Bacteriostatic impact of nanoscale zero-valent iron against pathogenic bacteria in the municipal wastewater

Abstract

Graphical abstract Nanoscale zero-valent iron particles were investigated as an antibacterial agent against two Gram-positive bacteria; Staphylococcus aureus NRRL B-313 (S. aureus), Bacillus subtilus NRC (B. subtilus), and two Gram-negative bacteria; Escherichia coli NRC B-3703 (E. coli), Pseudomonas aeruginosa NRC B-32 (Ps. aeruginosa). The characterization of synthesized nZVI particles was obtained by XRD, SEM, EDX, and TG analyses. The results demonstrated that the nZVI particles have a spherical shape, mean crystalline size of 44.43 nm, and exhibited a good chemical and thermal stability performance under different physical conditions. The bacterial suspensions were subjected to the treatment using nZVI particle suspensions with a concentration of 10 mg/mL. The minimum inhibitory concentration of nZVI particles was determined using the well diffusion assay method and found to be 15, 10, 10, and 5 mg for the following four strains; S. aureus, B. subtilus, E. coli, and Ps. aeruginosa, respectively.

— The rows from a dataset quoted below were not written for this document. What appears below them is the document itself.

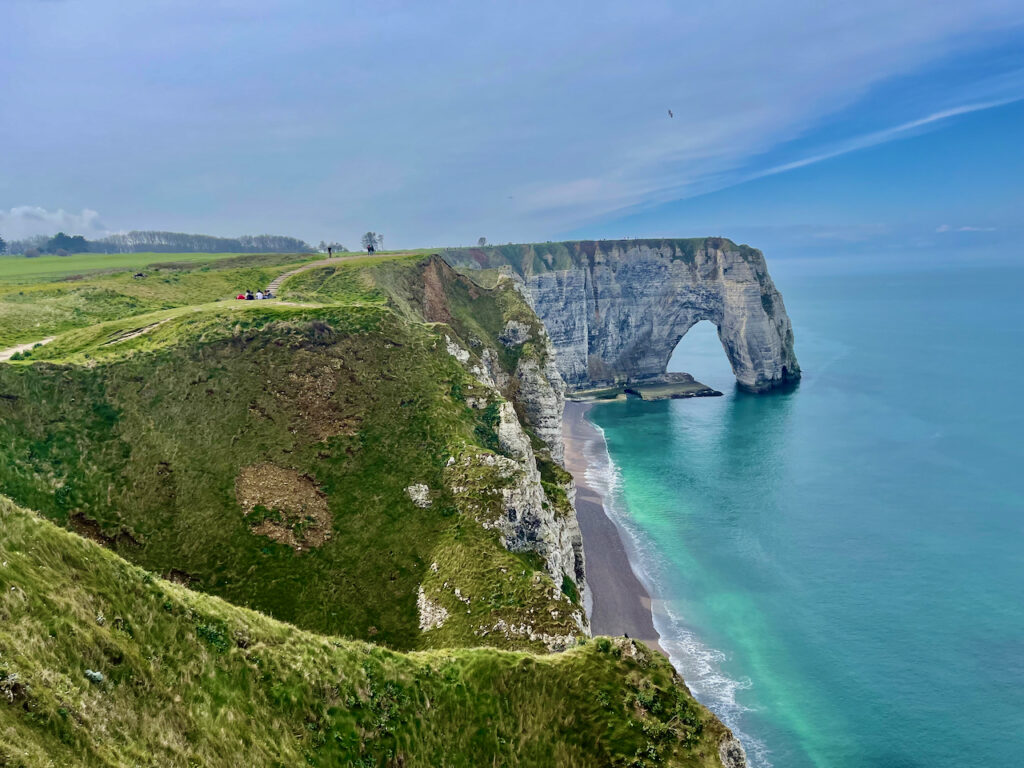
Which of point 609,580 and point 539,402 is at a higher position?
point 539,402

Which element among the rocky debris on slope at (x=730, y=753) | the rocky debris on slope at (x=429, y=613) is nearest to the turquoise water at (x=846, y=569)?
the rocky debris on slope at (x=730, y=753)

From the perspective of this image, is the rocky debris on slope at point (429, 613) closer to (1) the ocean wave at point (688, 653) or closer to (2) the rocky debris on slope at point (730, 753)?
(2) the rocky debris on slope at point (730, 753)

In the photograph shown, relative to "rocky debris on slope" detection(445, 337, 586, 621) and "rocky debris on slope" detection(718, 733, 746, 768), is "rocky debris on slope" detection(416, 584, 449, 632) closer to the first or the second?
"rocky debris on slope" detection(445, 337, 586, 621)

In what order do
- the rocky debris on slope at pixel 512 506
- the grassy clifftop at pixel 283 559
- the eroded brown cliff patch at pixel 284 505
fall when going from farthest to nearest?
the rocky debris on slope at pixel 512 506 → the eroded brown cliff patch at pixel 284 505 → the grassy clifftop at pixel 283 559

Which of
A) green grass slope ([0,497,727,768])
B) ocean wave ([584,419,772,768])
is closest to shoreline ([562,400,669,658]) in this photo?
ocean wave ([584,419,772,768])

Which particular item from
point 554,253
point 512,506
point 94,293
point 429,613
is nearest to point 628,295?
point 554,253

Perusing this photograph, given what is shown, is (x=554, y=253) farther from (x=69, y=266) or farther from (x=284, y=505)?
(x=284, y=505)

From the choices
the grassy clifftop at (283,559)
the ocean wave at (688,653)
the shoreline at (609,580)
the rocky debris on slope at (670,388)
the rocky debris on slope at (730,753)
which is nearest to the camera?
the grassy clifftop at (283,559)
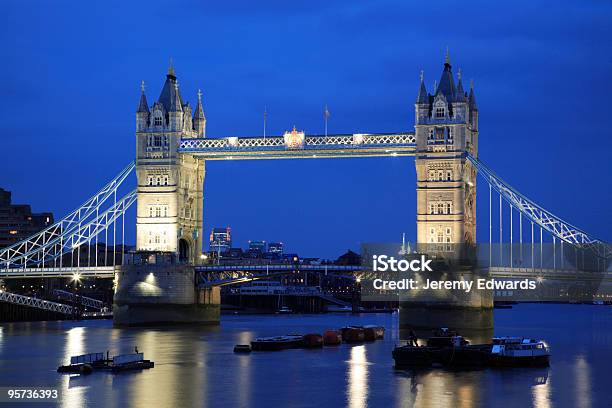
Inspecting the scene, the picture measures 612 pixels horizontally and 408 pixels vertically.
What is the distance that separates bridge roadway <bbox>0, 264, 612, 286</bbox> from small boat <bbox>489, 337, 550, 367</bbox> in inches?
891

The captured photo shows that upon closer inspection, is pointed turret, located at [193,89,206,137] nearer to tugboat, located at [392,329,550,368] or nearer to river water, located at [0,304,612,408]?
river water, located at [0,304,612,408]

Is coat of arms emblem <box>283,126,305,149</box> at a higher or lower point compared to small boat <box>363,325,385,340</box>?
higher

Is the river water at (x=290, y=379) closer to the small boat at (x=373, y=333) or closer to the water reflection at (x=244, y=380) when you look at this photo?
the water reflection at (x=244, y=380)

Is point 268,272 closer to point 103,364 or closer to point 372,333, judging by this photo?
point 372,333

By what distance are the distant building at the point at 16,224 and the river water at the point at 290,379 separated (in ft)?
313

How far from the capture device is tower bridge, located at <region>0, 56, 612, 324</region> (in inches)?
3637

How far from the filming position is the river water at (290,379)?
165 feet

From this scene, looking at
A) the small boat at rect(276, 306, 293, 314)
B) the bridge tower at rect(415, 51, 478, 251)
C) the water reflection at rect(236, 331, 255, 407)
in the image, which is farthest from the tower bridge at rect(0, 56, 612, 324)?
the small boat at rect(276, 306, 293, 314)

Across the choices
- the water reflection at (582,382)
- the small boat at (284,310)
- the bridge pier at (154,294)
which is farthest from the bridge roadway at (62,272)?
the small boat at (284,310)

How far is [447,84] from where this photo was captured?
310 ft

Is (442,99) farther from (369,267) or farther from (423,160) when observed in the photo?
(369,267)

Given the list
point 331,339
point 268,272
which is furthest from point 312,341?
point 268,272

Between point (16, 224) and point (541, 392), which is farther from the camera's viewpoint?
point (16, 224)

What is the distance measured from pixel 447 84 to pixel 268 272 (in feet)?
69.5
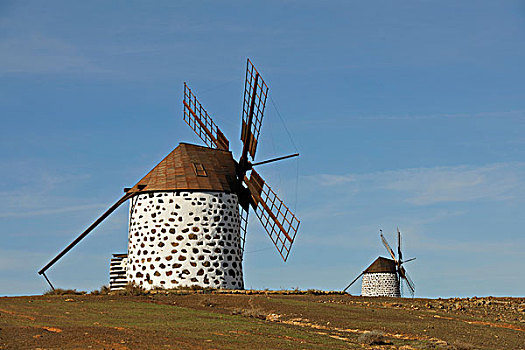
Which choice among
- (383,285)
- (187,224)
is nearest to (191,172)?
(187,224)

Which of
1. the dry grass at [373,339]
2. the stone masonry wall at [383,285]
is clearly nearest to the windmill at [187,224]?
the dry grass at [373,339]

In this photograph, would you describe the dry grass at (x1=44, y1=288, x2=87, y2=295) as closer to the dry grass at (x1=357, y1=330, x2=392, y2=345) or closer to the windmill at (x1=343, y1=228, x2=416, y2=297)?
the dry grass at (x1=357, y1=330, x2=392, y2=345)

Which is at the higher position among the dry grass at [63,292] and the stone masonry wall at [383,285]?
the stone masonry wall at [383,285]

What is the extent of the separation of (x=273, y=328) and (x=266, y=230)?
15.4 metres

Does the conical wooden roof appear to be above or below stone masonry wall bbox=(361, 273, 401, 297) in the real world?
above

The biological treatment results of municipal wastewater using nZVI particles revealed that the counts of total bacteria, total coliform, fecal coliform, S. aureus, fecal Streptococcus, and E. coli were decreased to 44.29%, 51.76%, 90.95%, 46.67%, 33.33%, and 93.89%, respectively, while the Ps. aeruginosa not detected in the wastewater sample. The enhanced inactivation performance of nZVI nanoparticles was mainly attributed to the reactive oxygen species (ROS) production, releasing of iron corrosion products like Fe2+/Fe3+ ions, and direct friction of nZVI particles with bacterial cells membranes. In addition, the nZVI particles presented a striking disinfection behavior in comparison with other widespread disinfection technologies such as chlorination. Accordingly, the obtained results introduce the nZVI particles as a promising disinfection technology.